Und dann kam es auch so: Sylvia hat jetzt stärkere Gläser als ich, aber sie ist glücklich, sie kann sehr gut lesen, sie hat wieder Freude daran, auf dem Fernseher Tennis zu sehen, sie hat davor noch nicht einmal erkannt, ob eine Sportsendung in HD ausgestrahlt wurde (was man bei uns sofort sieht, das ist ein ganz anderes Bild). Wir haben darauf hin mehrere Brillen für Sylvia bestellt, eine starke Lesebrille (die benutzt nur ganz selten), eine "Computerbrille", die zieht sie am Arbeitsplatz auf, eine Gleitsichtbrille (die hat sie eigentlich immer auf) und dann noch eine normale Fernbrille, damit betriebt sie Sport.

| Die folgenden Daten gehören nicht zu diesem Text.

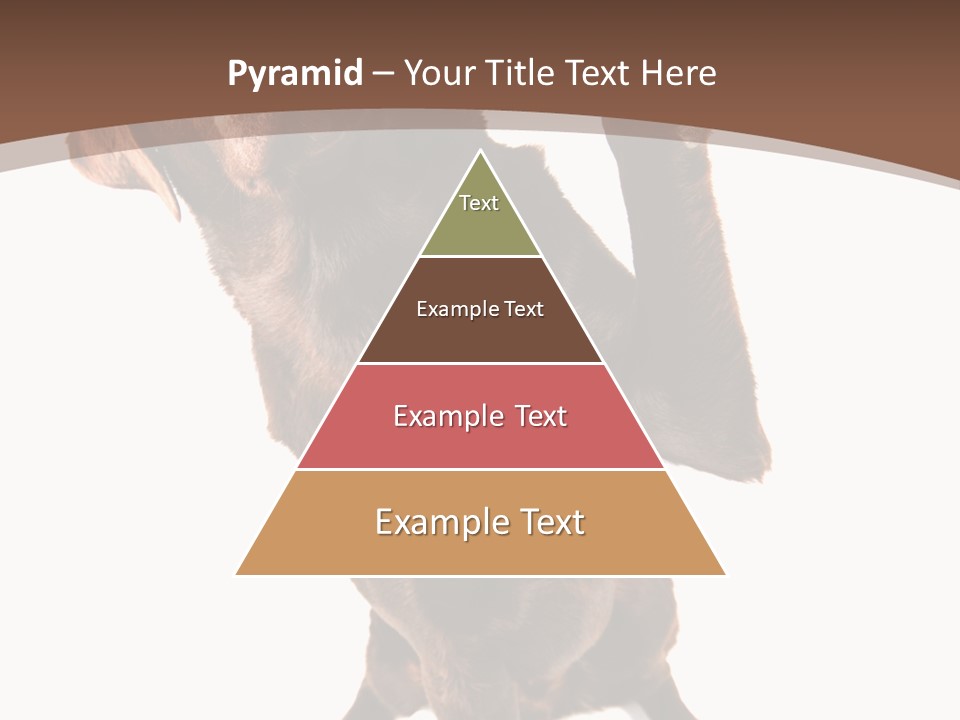 Pyramid – Your Title Text Here

Text

Example Text

Example Text

Example Text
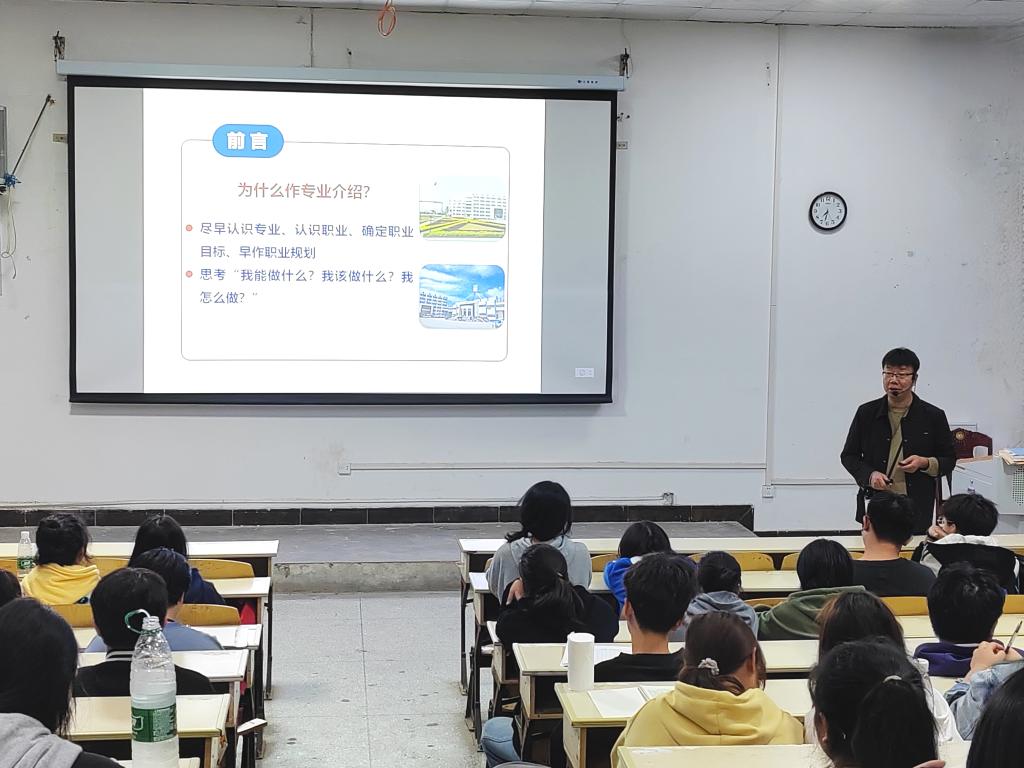 前言

为什么作专业介绍?

尽早认识专业、认识职业、确定职业目标、早作职业规划

思考“我能做什么?我该做什么?我怎么做?”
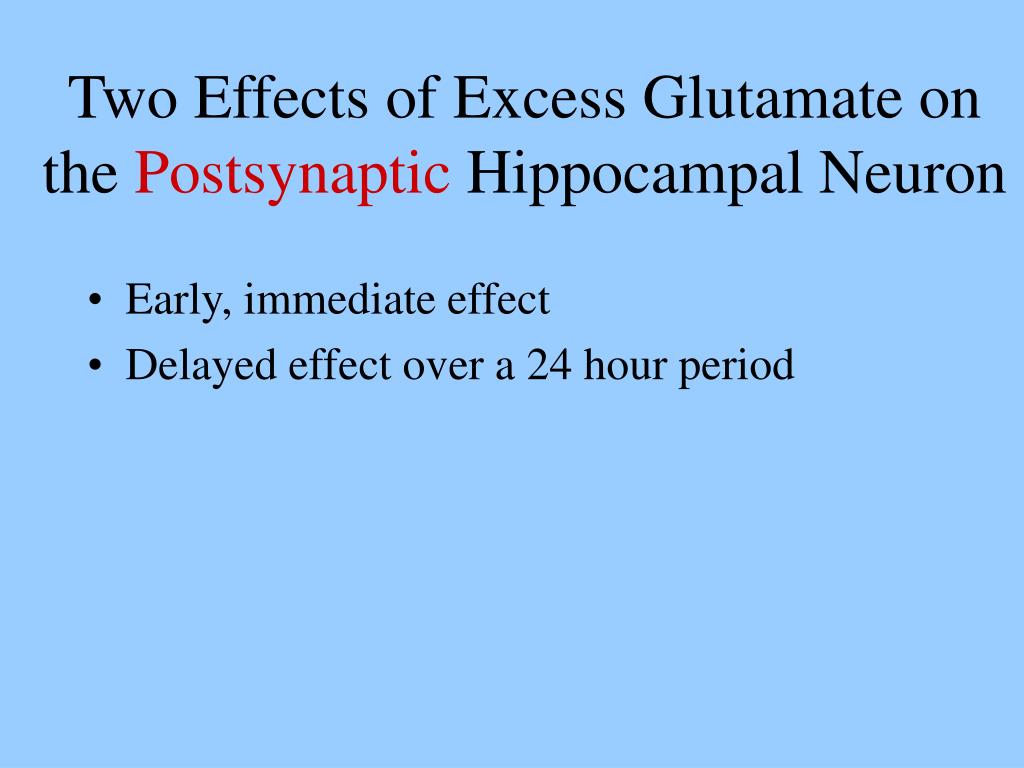 Two Effects of Excess Glutamate on the Postsynaptic Hippocampal Neuron

• Early, immediate effect
• Delayed effect over a 24 hour period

Das klingt jetzt wie Overkill, aber nur die Gleitsichtbrille war wirklich richtig teuer, sonst haben wir etwas einfachere Gläser bestellt. Der Sinn besteht einfach darin, dass eine Gleitsichtbrille zwar in der Theorie immer "passen" soll, aber Du selbst bemerkst eben auch das Problem, dass man nur in bestimmten horizontalen Bereichen gut sehen kann. Außerdem verzerren diese Brillen auch extrem und der Gewöhnungsprozess kann Monate dauern. Inzwischen hat sich Sylvia an die Gleitsichtbrille gewöhnt, so dass sie nur noch sehr selten eine andere Brille aufsetzt. Aber alleine die Psychologie war wichtig, dass sie im Falle des Falles eine andere Brille aufsetzen konnte.

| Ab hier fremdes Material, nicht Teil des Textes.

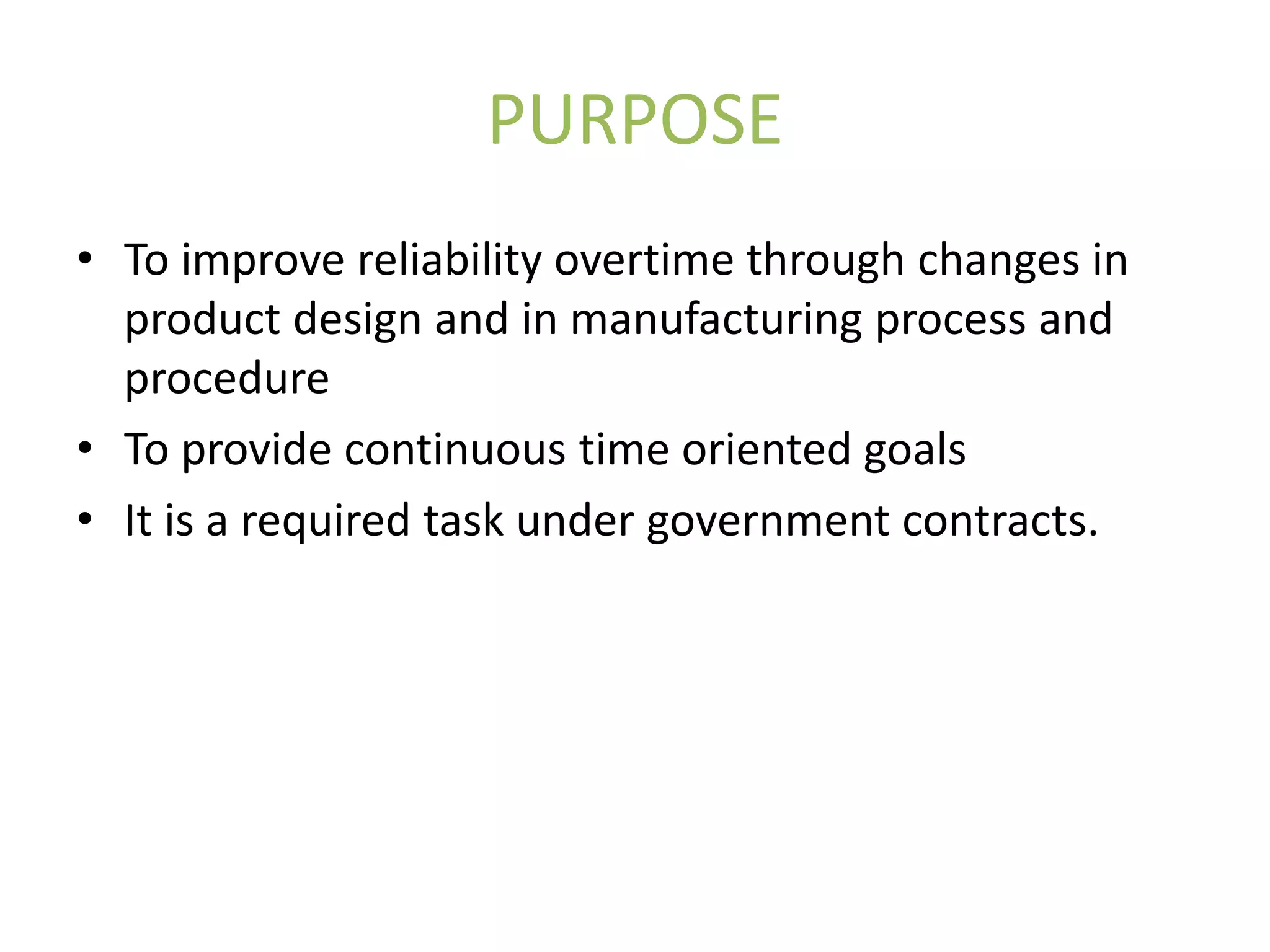 PURPOSE

• To improve reliability overtime through changes in product design and in manufacturing process and procedure
• To provide continuous time oriented goals
• It is a required task under government contracts.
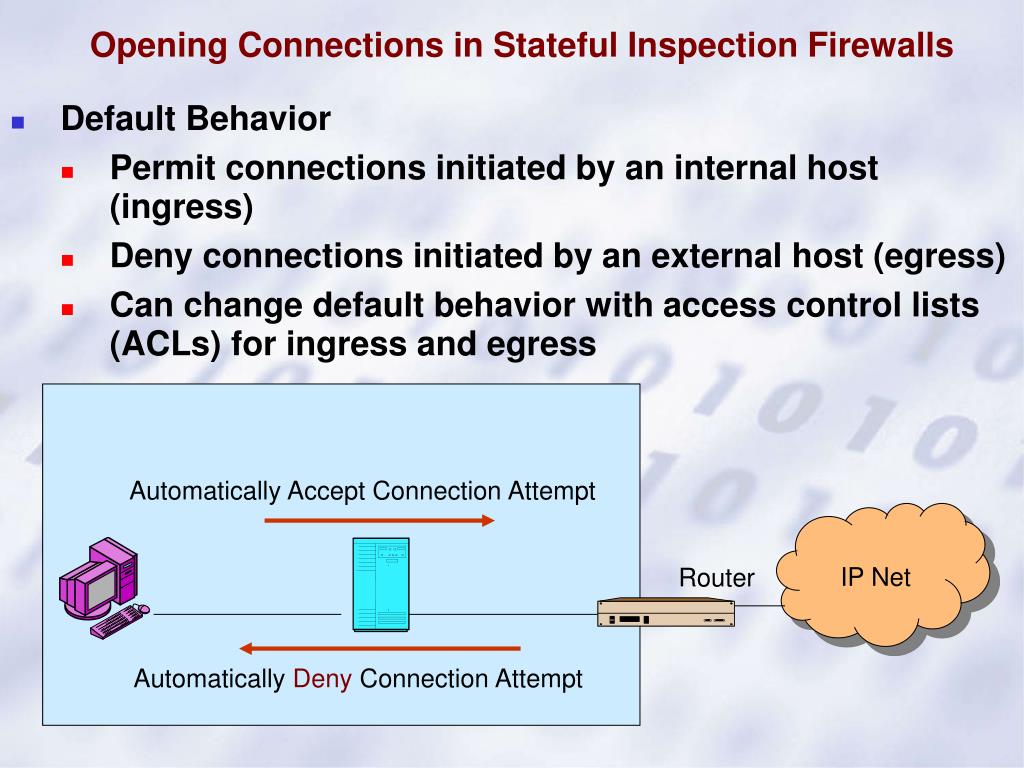 Opening Connections in Stateful Inspection Firewalls

Default Behavior

Permit connections initiated by an internal host (ingress)

Deny connections initiated by an external host (egress)

Can change default behavior with access control lists (ACLs) for ingress and egress

Automatically Accept Connection Attempt

Router

IP Net

Automatically Deny Connection Attempt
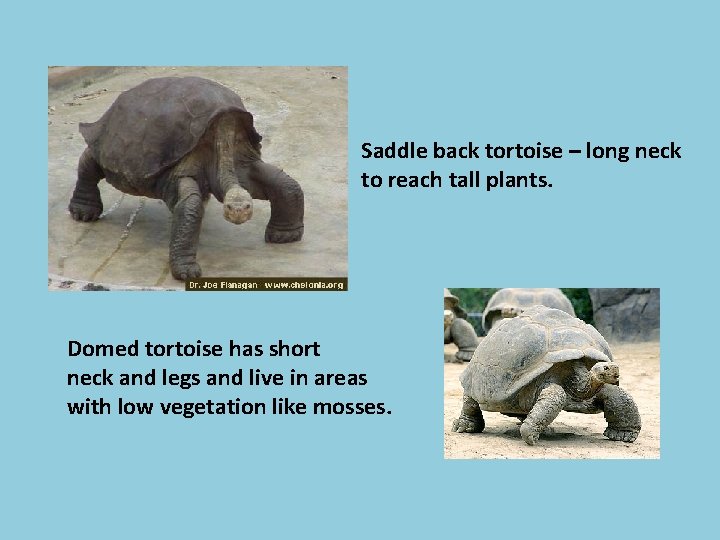 Dr. Joe Flanagan www.chelonia.org

Saddle back tortoise – long neck to reach tall plants.

Domed tortoise has short neck and legs and live in areas with low vegetation like mosses.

Also Du bist sicherlich nicht allein mit diesen Problemen, das ist von Person zu Person verschieden und Du darfst auf gar keinen Fall den Fehler machen und resignieren - quäle den Optiker bis aufs Blut, der bekommt ein Schweinegeld dafür und Du hast den Anspruch auf eine gute Brille und auf gutes Sehen! Das geht übrigens im Zweifelsfall soweit, dass Du irgendwann auch die Brille zurückgeben kannst und Dein Geld zurück bekommst, wenn sich keine befriedigende Lösung finden läßt. Aber dieser Fall wird wohl eher selten eintreffen.
Mit Kontaktlinsen habe ich auch mal herumexperimentiert, bin aber schon lange von "geheilt"; ich finde eine Brille einfach praktischer, auch wenn sie mal beschlägt. Aber das Gewürge mit dem Möbelwagen im Auge kann ich nicht ab...
Last not least gibt es übrigens auch die Möglichkeit einer Operation, da wird die Hornhaut leicht angeritzt und so verformt, dass sie ihrerseits schon zur geeigneten Lichtbrechung beiträgt. Meine Schwägern (Frau meines ältesten Bruders) hat Zeit ihres Lebens Brille getragen und hat sich vor ein paar Jahren zum 50. Geburtstag die Augen-OP gegönnt. Die ist absolut glücklich damit. Kostet aber ein paar Taler, die Erfolge sind angeblich sehr gut.